After activating the virtual environment, install all the necessary libraries listed in the requirements.txt
. To do so, run the command:
$ pip install -r /path/to/requirements.txt
If you don't have Python, you can find more information on how to install it here.
To run this project, you will have to set up the following credentials and databases:
- PostgreSQL - Store your credentials in a file called:
- db_creds_local.yaml
- AWS - Store your credentials in files called:
- db_creds_aws_sso.yaml
- db_creds_aws_api.yaml
- db_creds_aws_rds.yaml
If you followed the previous steps on installation, you should be able to run the main.py
script to start the data centralisation process. This will intialise the data extraction and cleaning processes, after which the processed data will be uploaded in a central PostgreSQL database.
To run the script, follow the next steps:
- Open a command prompt.
- Navigate to the directory where the main.py script is located.
- Use the python method to run the example script.
python main.py
The repository structure is as follows:
multinational-retail-data-centralisation/
├── main.py
│ Run this script to create a local database from the extracted data.
│
├── database_utils.py
│ Utility class to interact with databases.
├── data_extraction.py
│ Utility class to extract data from databases, API calls or files.
├── data_cleaning.py
│ Utility class to clean dataframes.
├── validation_utils.yaml
│
├── sql_schema/
│ Contains .sql files to cast columns and create relationships between tables.

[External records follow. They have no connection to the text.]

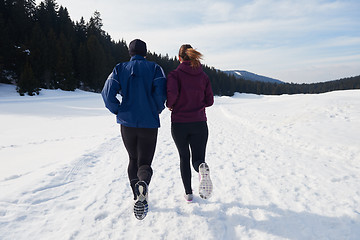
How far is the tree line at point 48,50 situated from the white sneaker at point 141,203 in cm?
3052

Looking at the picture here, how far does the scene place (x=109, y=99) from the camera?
257 centimetres

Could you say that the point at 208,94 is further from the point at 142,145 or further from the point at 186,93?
the point at 142,145

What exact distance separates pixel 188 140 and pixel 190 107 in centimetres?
51

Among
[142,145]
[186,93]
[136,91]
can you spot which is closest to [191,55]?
[186,93]

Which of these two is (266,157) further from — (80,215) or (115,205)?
(80,215)

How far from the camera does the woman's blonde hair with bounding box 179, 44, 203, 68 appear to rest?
275 cm

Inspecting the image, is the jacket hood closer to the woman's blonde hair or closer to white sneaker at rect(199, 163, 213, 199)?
the woman's blonde hair

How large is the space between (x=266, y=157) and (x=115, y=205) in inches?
158

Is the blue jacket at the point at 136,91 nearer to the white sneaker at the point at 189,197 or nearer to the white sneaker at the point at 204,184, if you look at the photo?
the white sneaker at the point at 204,184

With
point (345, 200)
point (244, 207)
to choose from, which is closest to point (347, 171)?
point (345, 200)

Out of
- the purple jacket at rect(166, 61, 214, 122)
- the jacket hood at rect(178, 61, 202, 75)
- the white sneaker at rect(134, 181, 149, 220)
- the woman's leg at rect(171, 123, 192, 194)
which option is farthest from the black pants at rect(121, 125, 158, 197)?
the jacket hood at rect(178, 61, 202, 75)

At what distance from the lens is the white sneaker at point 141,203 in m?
2.29

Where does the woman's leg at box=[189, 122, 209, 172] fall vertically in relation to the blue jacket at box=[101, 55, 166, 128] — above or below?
below

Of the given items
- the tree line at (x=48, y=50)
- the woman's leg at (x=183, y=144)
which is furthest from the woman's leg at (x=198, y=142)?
the tree line at (x=48, y=50)
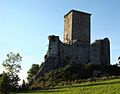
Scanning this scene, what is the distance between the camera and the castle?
74.8 metres

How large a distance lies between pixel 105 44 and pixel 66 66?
15.2 metres

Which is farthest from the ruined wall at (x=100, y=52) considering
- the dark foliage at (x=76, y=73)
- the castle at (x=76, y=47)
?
the dark foliage at (x=76, y=73)

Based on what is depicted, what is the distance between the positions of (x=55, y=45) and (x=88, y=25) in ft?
41.2

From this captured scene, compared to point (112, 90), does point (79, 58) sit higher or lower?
higher

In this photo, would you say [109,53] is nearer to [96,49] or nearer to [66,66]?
[96,49]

│ ├── cast_dim_card_details_table.sql
│ ├── cast_dim_date_times_table.sql
│ ├── cast_dim_products_table.sql
│ ├── cast_dim_store_details_table.sql
│ ├── cast_dim_users_table.sql
│ ├── cast_orders_table.sql
│ ├── primary_keys.sql
│ └── foreigh_keys.sql
│
├── sql_analysis/
│ Contains .sql files to perform data analysis.
│ ├── sales_online.sql
│ ├── sales_per_month.sql
│ ├── sales_per_month_year.sql
│ ├── sales_per_store_type.sql
│ ├── sales_per_store_type_germany.sql
│ ├── staff_count_per_country.sql
│ ├── stores_per_country.sql
│ ├── stores_per_locality.sql
│ └── time_between_sales_per_year.sql
│
├── img/
│ └── (...)
├── README.md
├── LICENSE.txt
└── .gitignore
Distributed under the Apache 2.0 License. See LICENSE.txt
for more information.